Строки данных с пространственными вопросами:

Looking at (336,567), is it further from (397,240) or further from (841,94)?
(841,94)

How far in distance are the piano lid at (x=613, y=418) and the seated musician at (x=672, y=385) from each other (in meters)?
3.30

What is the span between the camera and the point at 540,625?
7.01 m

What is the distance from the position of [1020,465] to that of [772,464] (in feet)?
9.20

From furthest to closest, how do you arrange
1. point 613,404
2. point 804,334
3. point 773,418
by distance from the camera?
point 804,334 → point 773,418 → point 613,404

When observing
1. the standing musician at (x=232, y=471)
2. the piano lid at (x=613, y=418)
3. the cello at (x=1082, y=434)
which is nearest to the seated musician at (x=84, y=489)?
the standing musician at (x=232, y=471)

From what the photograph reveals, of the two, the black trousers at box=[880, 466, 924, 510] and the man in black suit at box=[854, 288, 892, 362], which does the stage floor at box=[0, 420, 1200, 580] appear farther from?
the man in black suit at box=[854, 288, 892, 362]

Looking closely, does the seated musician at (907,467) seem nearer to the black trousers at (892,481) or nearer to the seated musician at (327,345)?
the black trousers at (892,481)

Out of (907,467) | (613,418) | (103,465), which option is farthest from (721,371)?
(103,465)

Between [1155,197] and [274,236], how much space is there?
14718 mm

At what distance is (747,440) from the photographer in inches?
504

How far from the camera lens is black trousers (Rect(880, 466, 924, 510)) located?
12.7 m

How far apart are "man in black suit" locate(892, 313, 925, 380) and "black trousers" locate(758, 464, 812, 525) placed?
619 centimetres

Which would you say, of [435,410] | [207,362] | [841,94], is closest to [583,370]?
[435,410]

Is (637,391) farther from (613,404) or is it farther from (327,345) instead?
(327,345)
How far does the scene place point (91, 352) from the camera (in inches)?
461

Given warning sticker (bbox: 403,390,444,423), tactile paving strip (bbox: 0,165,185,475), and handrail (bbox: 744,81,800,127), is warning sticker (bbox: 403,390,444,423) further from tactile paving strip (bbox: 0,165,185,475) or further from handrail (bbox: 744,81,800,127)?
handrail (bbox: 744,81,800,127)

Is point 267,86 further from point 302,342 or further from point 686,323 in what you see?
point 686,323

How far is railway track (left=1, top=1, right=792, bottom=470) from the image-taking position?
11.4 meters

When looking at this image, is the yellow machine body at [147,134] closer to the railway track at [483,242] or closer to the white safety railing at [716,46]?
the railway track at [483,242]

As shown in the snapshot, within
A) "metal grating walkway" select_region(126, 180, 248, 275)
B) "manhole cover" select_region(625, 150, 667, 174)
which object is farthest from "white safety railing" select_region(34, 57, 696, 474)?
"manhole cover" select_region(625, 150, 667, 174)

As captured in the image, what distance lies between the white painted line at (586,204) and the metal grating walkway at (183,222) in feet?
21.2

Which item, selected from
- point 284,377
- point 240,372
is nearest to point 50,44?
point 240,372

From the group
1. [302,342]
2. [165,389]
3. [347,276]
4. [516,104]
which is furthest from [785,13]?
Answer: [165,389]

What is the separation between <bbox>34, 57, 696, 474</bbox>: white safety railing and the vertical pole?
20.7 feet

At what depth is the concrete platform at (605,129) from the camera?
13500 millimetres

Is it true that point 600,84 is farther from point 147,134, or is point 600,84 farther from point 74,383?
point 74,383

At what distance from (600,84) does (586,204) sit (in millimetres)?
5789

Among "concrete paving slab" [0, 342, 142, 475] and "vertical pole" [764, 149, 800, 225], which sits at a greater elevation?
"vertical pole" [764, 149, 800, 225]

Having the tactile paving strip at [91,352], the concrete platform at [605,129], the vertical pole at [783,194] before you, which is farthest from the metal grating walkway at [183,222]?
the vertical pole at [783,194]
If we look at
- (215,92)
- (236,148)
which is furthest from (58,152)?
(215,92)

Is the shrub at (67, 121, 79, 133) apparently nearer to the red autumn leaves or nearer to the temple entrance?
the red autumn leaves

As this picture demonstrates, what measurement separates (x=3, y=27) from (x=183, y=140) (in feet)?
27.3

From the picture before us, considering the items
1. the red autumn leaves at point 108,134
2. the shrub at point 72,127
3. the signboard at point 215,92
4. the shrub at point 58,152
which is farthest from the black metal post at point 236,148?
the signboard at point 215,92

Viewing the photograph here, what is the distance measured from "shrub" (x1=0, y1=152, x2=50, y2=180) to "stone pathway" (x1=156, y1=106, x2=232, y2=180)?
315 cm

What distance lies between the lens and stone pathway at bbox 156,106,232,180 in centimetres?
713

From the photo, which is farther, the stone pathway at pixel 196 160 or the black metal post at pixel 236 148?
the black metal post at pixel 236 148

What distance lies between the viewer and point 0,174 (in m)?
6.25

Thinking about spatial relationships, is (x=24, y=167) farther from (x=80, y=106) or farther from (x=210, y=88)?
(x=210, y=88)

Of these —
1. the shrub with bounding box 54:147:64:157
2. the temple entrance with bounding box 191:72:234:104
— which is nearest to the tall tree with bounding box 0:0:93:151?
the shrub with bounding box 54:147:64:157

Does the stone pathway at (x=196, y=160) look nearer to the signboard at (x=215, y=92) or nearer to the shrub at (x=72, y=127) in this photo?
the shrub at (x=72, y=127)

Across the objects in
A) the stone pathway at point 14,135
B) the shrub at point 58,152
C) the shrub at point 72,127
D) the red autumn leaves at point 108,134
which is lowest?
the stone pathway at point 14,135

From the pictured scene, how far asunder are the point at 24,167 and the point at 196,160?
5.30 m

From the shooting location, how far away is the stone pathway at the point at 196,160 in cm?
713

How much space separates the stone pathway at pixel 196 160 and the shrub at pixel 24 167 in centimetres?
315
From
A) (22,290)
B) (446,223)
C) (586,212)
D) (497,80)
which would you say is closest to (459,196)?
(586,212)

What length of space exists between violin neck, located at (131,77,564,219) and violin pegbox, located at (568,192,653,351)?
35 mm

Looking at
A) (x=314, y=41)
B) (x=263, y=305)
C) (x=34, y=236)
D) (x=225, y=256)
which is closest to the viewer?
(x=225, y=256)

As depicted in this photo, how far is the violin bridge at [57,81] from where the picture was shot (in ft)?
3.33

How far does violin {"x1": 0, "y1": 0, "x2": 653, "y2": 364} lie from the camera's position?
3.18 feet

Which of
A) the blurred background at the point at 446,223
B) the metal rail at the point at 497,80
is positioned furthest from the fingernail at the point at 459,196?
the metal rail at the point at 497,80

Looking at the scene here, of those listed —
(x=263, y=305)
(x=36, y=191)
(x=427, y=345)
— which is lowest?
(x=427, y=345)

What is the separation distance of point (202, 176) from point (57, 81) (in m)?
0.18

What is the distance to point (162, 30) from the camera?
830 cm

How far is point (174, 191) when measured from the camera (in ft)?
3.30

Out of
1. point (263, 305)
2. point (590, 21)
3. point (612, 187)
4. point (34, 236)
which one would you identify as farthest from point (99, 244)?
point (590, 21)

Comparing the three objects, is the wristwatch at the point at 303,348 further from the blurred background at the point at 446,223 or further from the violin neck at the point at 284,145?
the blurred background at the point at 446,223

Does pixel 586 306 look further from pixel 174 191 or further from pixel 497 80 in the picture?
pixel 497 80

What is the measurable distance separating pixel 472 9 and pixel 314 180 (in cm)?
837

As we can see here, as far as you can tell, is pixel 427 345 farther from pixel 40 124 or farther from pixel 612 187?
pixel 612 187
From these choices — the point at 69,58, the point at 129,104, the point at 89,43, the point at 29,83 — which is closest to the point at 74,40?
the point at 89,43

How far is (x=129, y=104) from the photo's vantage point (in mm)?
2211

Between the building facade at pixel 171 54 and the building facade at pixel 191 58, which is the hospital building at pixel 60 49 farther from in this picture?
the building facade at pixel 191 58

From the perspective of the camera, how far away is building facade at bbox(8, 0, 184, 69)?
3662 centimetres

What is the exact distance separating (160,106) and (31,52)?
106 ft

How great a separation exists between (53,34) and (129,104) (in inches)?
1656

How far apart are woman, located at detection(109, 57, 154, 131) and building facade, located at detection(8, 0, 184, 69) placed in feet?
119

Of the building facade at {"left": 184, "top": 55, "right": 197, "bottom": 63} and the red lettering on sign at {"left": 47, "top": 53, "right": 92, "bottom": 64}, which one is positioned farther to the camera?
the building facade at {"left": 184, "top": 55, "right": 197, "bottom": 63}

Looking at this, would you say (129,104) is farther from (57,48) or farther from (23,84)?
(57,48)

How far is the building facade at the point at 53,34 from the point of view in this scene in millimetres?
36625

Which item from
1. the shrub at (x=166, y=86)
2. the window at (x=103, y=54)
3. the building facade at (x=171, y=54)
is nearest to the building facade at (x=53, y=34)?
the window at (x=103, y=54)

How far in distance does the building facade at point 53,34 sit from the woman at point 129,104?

Задание → Перепишите записи от самого начала до строки с «point 804,334 → point 773,418 → point 613,404» включительно, заменив «camera» на «viewer». Всё остальное должно остаться без изменений.

Полный ответ →
Looking at (336,567), is it further from (397,240) or further from (841,94)?
(841,94)

How far in distance are the piano lid at (x=613, y=418) and the seated musician at (x=672, y=385) from each other (in meters)?
3.30

What is the span between the viewer and the point at 540,625?
7.01 m

What is the distance from the position of [1020,465] to that of [772,464] (in feet)?
9.20

From furthest to closest, how do you arrange
1. point 613,404
2. point 804,334
3. point 773,418
by distance from the viewer?
point 804,334 → point 773,418 → point 613,404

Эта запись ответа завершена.